Hasilnya menunjukkan bahwa 17% dari peserta penelitian memiliki catatan kriminal pada usia 29 tahun. Temuan ini semakin memperkuat hipotesis awal para ilmuwan, yaitu bahwa kurang tidur pada masa remaja dapat menjadi faktor risiko terjadinya perilaku kriminal di masa dewasa.
Dengan kata lain, data-data tersebut berhasil mengungkap hubungan yang signifikan antara status sosial ekonomi, kurang tidur pada masa remaja, dan kecenderungan terlibat dalam tindak kriminal di kemudian hari.

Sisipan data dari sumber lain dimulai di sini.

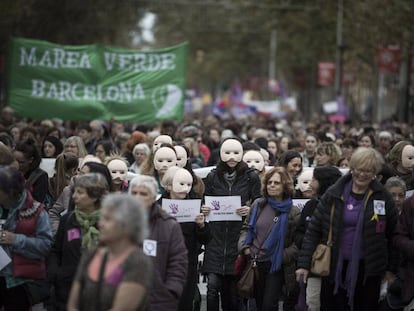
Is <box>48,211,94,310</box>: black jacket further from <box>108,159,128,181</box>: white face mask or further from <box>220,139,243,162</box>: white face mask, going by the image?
<box>220,139,243,162</box>: white face mask

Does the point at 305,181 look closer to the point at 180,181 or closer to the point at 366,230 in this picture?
the point at 180,181

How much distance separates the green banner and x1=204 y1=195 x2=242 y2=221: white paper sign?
9.98 m

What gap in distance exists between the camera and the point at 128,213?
6.46m

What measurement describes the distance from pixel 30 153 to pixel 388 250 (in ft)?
12.4

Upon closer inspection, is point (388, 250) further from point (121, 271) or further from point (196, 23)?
point (196, 23)

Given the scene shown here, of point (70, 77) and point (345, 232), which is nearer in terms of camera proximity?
point (345, 232)

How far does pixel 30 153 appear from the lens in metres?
11.4

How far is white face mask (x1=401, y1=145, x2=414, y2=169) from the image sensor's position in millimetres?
12461

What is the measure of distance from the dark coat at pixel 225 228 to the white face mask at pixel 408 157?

Data-data tersebut juga menunjukkan bahwa remaja yang berasal dari latar belakang sosial ekonomi yang kurang mampu dan mengalami kesulitan sosial sejak dini cenderung lebih sering merasa kantuk di siang hari.
Para peneliti mengilustrasikan hubungan ini dengan sebuah analogi: sebuah rantai yang menghubungkan satu peristiwa ke peristiwa lainnya.
Mereka berhipotesis bahwa kurang tidur pada remaja yang berasal dari latar belakang sosial ekonomi rendah disebabkan oleh berbagai faktor, seperti lingkungan yang tidak kondusif untuk tidur nyenyak, stres akibat kondisi sosial ekonomi yang sulit, atau bahkan masalah kesehatan mental yang belum terdiagnosis.
Kurang tidur kemudian berdampak pada fungsi otak, menyebabkan kesulitan konsentrasi, penurunan kemampuan kognitif, dan gangguan perilaku. Kondisi ini dapat memperburuk masalah sosial yang sudah ada sebelumnya, sehingga membentuk lingkaran setan yang sulit diputus.
Dalam jangka panjang, remaja yang mengalami masalah ini berisiko lebih tinggi untuk terlibat dalam tindakan kriminal.
Temuan ini menunjukkan bahwa tidur yang cukup merupakan faktor penting dalam mencegah terjadinya perilaku kriminal.
Dengan memberikan perhatian yang lebih pada kualitas tidur remaja, terutama mereka yang berasal dari latar belakang sosial ekonomi yang kurang mampu, kita dapat membantu mereka tumbuh menjadi individu yang lebih baik.
Meskipun tidak dapat dipungkiri bahwa masalah kejahatan memiliki akar yang kompleks, penelitian ini menunjukkan bahwa solusi yang sederhana seperti memastikan remaja mendapatkan tidur yang cukup dapat memberikan dampak yang signifikan.
Dengan mendorong remaja untuk tidur lebih awal dan menciptakan lingkungan tidur yang kondusif, kita dapat mengurangi risiko terjadinya masalah perilaku di kemudian hari.
"Tidur lebih banyak tidak akan menyelesaikan kejahatan, tetapi mungkin bisa sedikit mengurangi," pungkas Raine.